David Brian Smith Visionary Painter of English Landscape at Painter’s Painters Exhibition Saatchi Gallery

Currently on show at the Saatchi Gallery  PAINTERS’ PAINTERS  til 28 February 2017
David Brian Smith Gainsborough Farm 2014 Oil, Silver and gold leaf on herringbone linen 180 x 300 cm
 By Giuseppe Marasco
David Brain Smith comes from a farming background, in Shropshire, where his father was a shepherd. He is passionate about the English countryside and the challenges facing farmers. He paints on herringbone linen because of its association to rural heritage, to flat caps and tweed jackets.
Using the herringbone pattern, Smith creates incredibly varied bright and luminous paintings that at times even look visionary or futurist. He has been so passionate and incensed in the past that his stated ambition is to create 100 paintings of an image of a Shepard.
David Brian Smith’s mother found the picture of the Shepherd tending his flock in a newspaper from the Daily Express’s 1933 Armistice Issue.

David Brian Smith grew up on the family farm that inspires his paintings. Founded by his grandfather, near Shropshire, it was old style sheep farming, which became difficult to financially maintain. While not overt, his subject is informed by the artist’s personal experience of foot and mouth disease, BSE and economic challenges that have beset British farmers.


David Brian Smith Great Expectations – Wow 2010 Oil on herringbone linen 180 x 150 cm

The British landscape has often been plundered to create imagery of a ‘golden age’ for war time propaganda. While the certainties and place of the land in producing the nation’s character has never been in greater question, Smith’s painting are filled with an immersive reverie of place and optimistic discovery.

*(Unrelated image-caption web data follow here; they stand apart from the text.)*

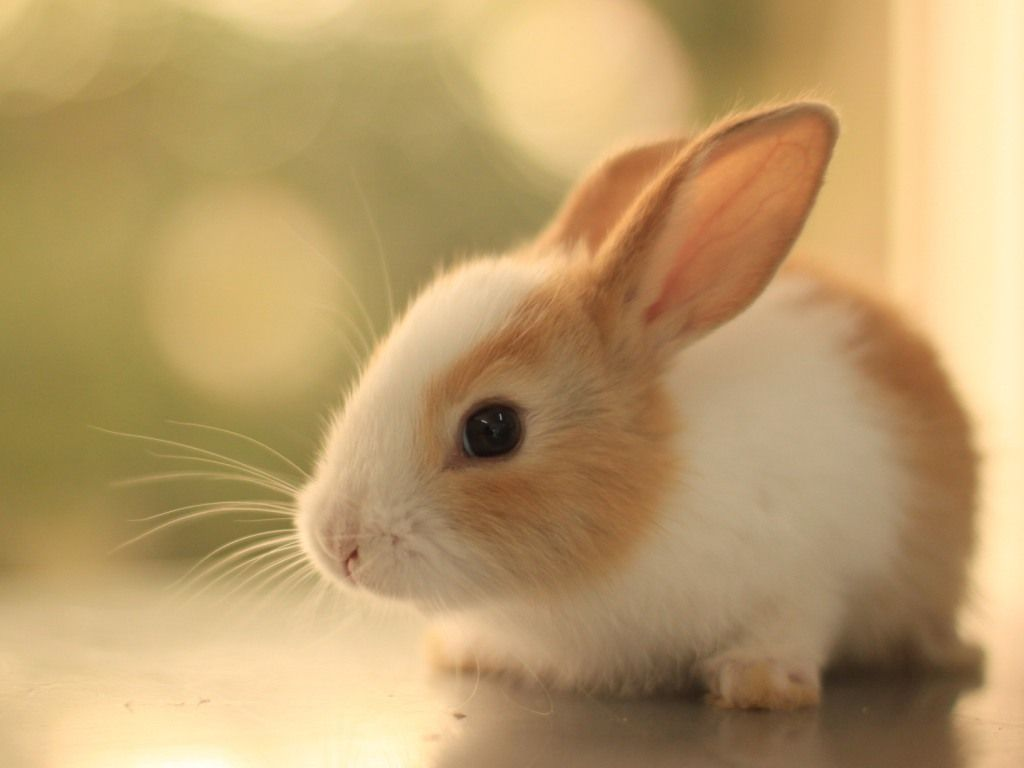50 Endangered Animals Pictures Wallpapers For Kids Cutee Animals Baby Animals Animals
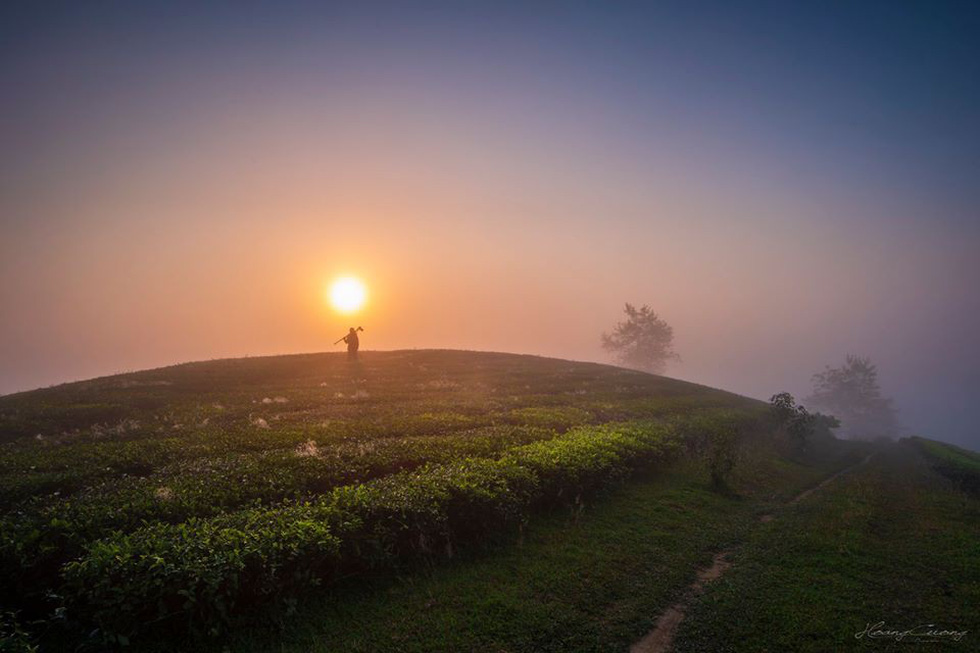 Tea hill farm turns into tourist attraction in northern Vietnam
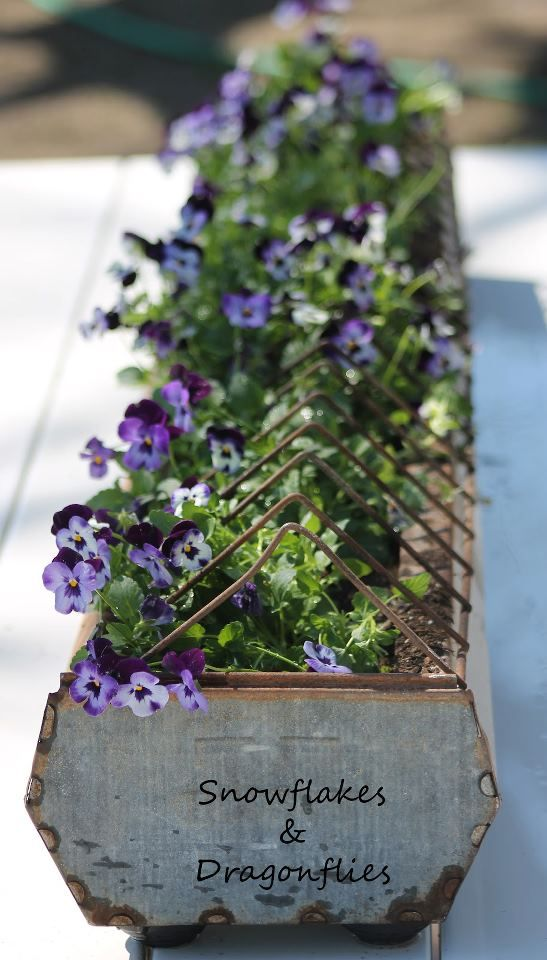 Gutter Garden Ideas 03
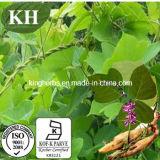 Extrait de Pueraria, Extrait de racine de Kudzu 40-80% Isoflavones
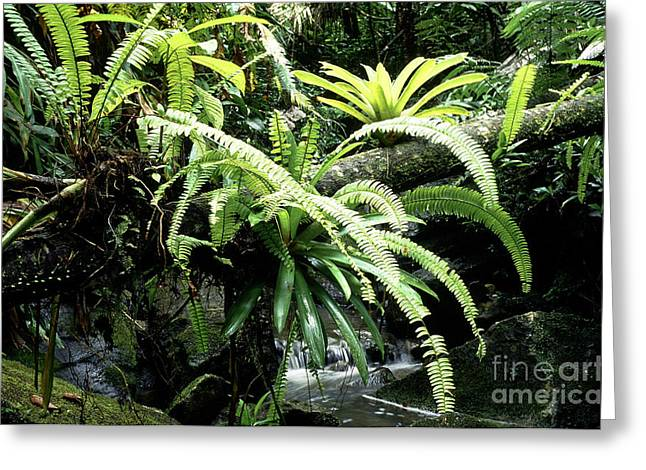 Puerto Rico Greeting Cards - El Yunque National Forest Greeting Card by Thomas R Fletcher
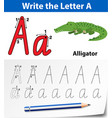 letter a tracing alphabet worksheets vector image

David Brian Smith My Soul Hath A Remembrance And Is Humbled In Me – II 2011 Oil on herringbone linen 180 x 150 cm

In a thoroughly contemporary language of brilliant colours, luminosity and dynamic perspectives the public discovers a new conception of the British landscape. The radical translation suggest a new kind of spirituality and series of associations through the painterly material encounter.


Returning in this show to explore the regular motifs of a clipping of a shepherd from a found Daily Express’s 1933 Armistice Issue and a photograph of his missionary great-grandfather sitting on a giant ant hill in India, fleshing out deeper registers of each repeated image.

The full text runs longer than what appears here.